# [PROBLEM TO WORK ON]
Rewrite the items below, replacing every "Church" with "Chapel" and leaving everything else unchanged. Leave the pictures out of your answer.

# [AVAILABLE DATA]

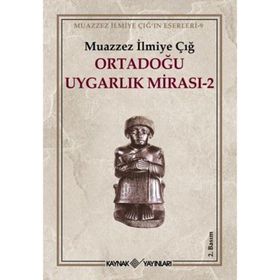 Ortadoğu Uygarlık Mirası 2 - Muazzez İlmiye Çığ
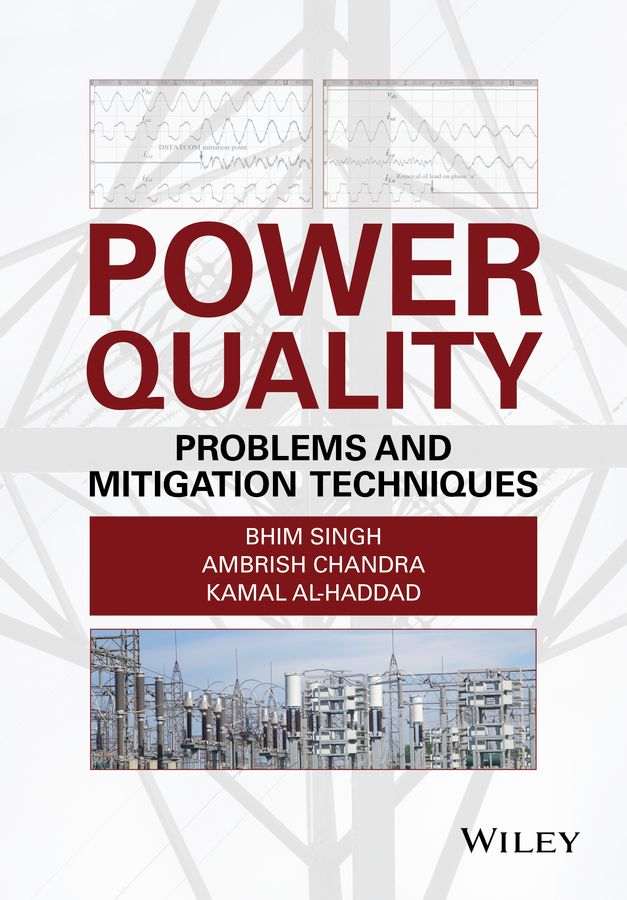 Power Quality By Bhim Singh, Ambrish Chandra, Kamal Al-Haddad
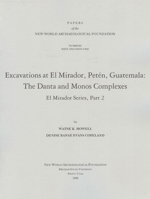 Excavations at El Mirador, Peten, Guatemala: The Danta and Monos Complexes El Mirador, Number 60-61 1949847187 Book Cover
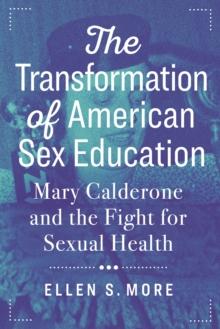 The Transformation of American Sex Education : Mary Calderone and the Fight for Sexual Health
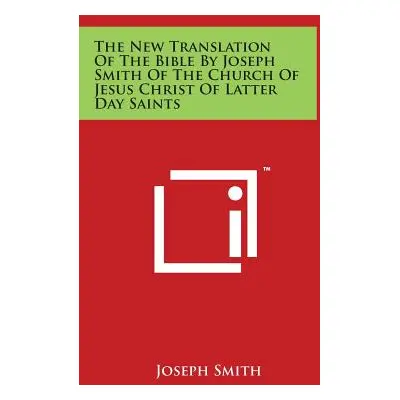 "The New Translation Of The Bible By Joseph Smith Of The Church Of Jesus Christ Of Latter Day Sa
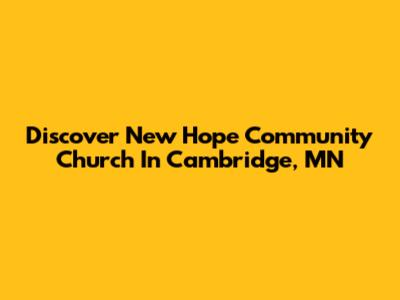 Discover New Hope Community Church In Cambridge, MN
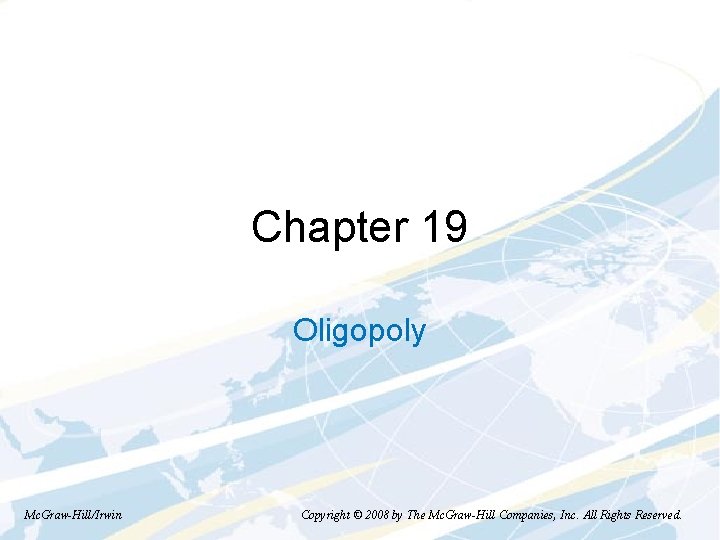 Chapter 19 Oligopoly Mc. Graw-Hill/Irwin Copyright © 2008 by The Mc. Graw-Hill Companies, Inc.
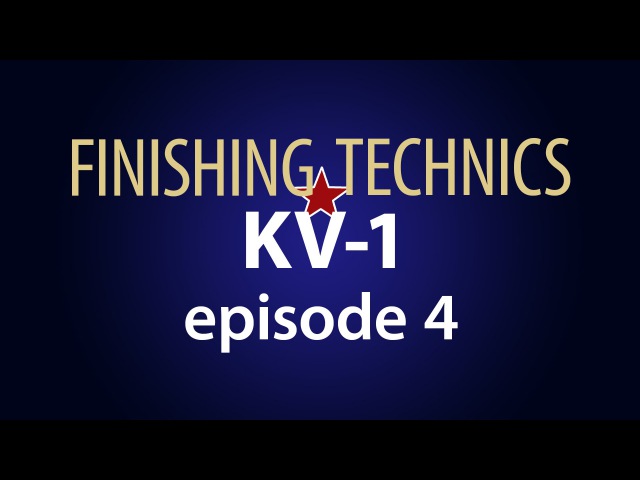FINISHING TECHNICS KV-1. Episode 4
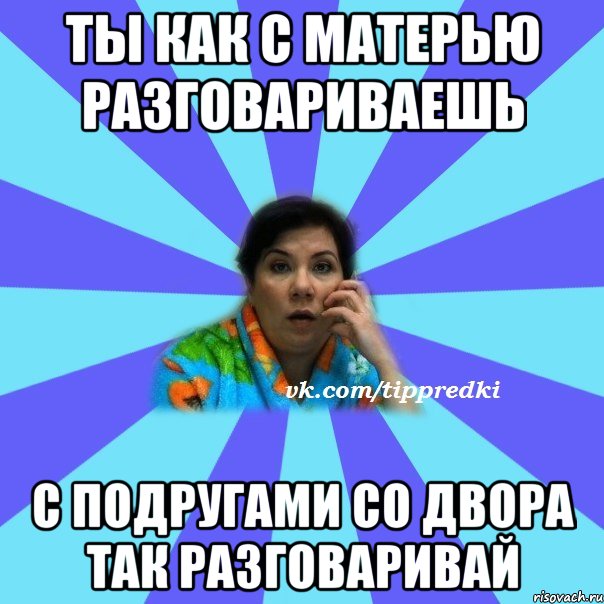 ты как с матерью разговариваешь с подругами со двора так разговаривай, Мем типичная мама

# [REPLY]
 Ortadoğu Uygarlık Mirası 2 - Muazzez İlmiye Çığ
 Power Quality By Bhim Singh, Ambrish Chandra, Kamal Al-Haddad
 Excavations at El Mirador, Peten, Guatemala: The Danta and Monos Complexes El Mirador, Number 60-61 1949847187 Book Cover
 The Transformation of American Sex Education : Mary Calderone and the Fight for Sexual Health
 "The New Translation Of The Bible By Joseph Smith Of The Chapel Of Jesus Christ Of Latter Day Sa
 Discover New Hope Community Chapel In Cambridge, MN
 Chapter 19 Oligopoly Mc. Graw-Hill/Irwin Copyright © 2008 by The Mc. Graw-Hill Companies, Inc.
FINISHING TECHNICS KV-1. Episode 4
 ты как с матерью разговариваешь с подругами со двора так разговаривай, Мем типичная мама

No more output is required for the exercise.